Tasks to carry out.
(a) According to the excerpt about Tyrrell Hatton, why was he in the limelight all week at St Andrews during this year’s Alfred Dunhill Championship? Explain in one to three sentences.
(b) Reproduce word for word the part of the excerpt about Tyrrell Hatton that opens with the words containing "Now how could" and closes with "at St Andrews.".

··· Excerpt

But like all the players who go on to achieve great things, the Buckinghamshire lad bounced back from his struggles and adversity to finish T3 in the European Masters and T8 at the British Masters. Once again, people were starting to talk of Tyrrell Hatton.

Now how could he handle the pressure of being one to watch? This year’s Alfred Dunhill Championship was to put that to the test. As defending champion, Hatton was in the limelight all week at St Andrews.

Many wilt under that kind of scrutiny, just happy to get through the week and for the circus to leave town. But Hatton, putting into practice lessons learned from his major disappointments, came out fighting like his (sur)namesake used to and became the first man to defend the title at the legendary Old Course. If only his beloved Liverpool FC could defend as well!

······
··· Records provided

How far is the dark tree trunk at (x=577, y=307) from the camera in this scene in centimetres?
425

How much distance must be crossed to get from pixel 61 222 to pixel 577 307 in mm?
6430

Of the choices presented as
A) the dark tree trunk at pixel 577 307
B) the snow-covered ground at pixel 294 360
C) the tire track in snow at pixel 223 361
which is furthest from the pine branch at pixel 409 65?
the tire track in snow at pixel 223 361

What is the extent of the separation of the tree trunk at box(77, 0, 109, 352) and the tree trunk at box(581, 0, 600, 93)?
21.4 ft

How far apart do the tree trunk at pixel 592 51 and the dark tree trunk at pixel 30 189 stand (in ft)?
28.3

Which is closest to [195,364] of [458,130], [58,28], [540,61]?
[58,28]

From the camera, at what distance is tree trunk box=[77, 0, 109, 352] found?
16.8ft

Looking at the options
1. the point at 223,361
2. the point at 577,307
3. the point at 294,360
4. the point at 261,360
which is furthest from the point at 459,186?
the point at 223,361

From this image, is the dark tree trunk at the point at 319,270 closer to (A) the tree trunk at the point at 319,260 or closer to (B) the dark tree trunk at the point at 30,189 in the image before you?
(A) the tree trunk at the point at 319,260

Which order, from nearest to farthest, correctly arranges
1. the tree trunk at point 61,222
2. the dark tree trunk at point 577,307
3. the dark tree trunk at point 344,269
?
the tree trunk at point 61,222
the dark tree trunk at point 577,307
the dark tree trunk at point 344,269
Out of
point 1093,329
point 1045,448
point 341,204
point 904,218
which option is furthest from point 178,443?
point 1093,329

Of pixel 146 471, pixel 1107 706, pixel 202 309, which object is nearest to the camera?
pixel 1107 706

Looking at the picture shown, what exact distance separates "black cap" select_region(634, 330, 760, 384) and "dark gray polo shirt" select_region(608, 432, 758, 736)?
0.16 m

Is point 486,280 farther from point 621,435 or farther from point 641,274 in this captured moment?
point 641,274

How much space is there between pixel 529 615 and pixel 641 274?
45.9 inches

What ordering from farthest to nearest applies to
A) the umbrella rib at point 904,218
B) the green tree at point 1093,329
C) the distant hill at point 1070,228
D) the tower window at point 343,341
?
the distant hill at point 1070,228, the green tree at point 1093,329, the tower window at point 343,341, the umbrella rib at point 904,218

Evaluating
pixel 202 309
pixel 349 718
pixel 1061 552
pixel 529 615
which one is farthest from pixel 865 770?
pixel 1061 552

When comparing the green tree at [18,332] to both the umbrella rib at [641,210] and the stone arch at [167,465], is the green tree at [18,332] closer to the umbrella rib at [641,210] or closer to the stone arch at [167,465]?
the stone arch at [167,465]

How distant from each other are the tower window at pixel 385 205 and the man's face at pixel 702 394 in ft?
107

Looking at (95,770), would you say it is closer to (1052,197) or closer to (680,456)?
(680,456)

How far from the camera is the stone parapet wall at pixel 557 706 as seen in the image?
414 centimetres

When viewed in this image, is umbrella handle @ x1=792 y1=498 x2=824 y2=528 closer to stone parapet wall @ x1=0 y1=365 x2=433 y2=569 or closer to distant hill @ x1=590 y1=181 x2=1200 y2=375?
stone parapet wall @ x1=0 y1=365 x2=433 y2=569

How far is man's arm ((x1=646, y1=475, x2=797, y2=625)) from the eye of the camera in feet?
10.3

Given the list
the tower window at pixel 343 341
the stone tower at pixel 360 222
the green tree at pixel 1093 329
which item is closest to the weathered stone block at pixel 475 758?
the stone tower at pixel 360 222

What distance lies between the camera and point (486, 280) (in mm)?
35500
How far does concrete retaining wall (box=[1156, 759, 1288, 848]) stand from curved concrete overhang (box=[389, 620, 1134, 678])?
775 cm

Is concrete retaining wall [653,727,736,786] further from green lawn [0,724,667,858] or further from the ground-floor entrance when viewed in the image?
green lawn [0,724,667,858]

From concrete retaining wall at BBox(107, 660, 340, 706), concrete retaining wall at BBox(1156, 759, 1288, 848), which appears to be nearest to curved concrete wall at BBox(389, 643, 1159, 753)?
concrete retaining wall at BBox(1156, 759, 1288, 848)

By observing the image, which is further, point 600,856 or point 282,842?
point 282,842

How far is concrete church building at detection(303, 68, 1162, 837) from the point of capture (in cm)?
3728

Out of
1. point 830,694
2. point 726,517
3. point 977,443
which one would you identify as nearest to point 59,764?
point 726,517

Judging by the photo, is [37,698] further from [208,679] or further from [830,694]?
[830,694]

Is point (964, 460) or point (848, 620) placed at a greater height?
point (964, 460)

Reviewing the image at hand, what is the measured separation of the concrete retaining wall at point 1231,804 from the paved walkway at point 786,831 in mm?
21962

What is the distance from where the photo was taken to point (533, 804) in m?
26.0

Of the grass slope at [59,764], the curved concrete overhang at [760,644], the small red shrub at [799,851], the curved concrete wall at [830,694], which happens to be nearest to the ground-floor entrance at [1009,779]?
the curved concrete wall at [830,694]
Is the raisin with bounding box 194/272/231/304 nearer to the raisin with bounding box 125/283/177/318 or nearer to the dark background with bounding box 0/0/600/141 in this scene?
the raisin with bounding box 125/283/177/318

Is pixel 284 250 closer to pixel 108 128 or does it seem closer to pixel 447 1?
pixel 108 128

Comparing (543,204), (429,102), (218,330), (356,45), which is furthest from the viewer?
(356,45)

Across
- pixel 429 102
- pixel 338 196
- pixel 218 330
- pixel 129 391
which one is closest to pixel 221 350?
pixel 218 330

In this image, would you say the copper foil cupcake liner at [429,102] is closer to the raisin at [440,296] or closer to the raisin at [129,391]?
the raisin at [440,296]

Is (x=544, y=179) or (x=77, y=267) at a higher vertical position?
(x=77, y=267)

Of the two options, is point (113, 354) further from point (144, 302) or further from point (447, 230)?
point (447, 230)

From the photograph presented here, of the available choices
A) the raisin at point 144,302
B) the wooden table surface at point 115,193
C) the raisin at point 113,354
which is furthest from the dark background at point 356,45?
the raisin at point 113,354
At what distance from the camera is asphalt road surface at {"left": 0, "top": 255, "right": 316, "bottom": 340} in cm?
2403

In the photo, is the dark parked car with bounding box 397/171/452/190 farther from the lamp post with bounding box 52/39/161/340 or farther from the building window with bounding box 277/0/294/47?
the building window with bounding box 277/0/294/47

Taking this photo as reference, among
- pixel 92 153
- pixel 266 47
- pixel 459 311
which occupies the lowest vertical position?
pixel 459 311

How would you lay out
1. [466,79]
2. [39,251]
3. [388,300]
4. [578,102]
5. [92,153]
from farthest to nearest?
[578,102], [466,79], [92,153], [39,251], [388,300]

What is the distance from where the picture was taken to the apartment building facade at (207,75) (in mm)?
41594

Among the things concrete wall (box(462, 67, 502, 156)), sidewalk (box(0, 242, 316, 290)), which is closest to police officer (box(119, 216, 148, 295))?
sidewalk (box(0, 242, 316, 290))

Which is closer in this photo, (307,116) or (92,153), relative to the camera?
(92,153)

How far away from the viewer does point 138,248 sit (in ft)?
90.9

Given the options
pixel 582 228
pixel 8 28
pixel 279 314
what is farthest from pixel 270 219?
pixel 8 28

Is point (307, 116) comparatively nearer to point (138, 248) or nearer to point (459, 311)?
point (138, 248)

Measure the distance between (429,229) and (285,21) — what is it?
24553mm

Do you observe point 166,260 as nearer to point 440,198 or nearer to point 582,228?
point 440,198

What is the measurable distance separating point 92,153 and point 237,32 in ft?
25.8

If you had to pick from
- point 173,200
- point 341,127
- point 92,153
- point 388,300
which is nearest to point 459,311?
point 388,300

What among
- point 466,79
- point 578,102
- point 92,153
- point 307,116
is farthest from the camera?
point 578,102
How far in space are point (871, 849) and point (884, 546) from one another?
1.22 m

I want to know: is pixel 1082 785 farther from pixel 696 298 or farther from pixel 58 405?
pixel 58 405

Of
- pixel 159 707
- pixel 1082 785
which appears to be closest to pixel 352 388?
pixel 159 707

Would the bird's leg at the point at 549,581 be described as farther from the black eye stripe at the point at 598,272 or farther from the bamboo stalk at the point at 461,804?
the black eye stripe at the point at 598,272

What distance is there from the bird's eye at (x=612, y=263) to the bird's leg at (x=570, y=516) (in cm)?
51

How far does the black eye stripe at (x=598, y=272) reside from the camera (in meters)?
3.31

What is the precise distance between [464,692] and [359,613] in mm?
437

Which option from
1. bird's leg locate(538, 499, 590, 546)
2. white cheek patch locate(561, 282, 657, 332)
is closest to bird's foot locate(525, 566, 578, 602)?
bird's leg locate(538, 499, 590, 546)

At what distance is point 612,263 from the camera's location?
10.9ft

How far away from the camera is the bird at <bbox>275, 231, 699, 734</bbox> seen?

······

Answers for the exercise.
(a) Hatton was in the limelight all week because he was the defending champion of the Alfred Dunhill Championship. That status made the event a test of how he could handle the pressure of being one to watch.

(b)
Now how could he handle the pressure of being one to watch? This year’s Alfred Dunhill Championship was to put that to the test. As defending champion, Hatton was in the limelight all week at St Andrews.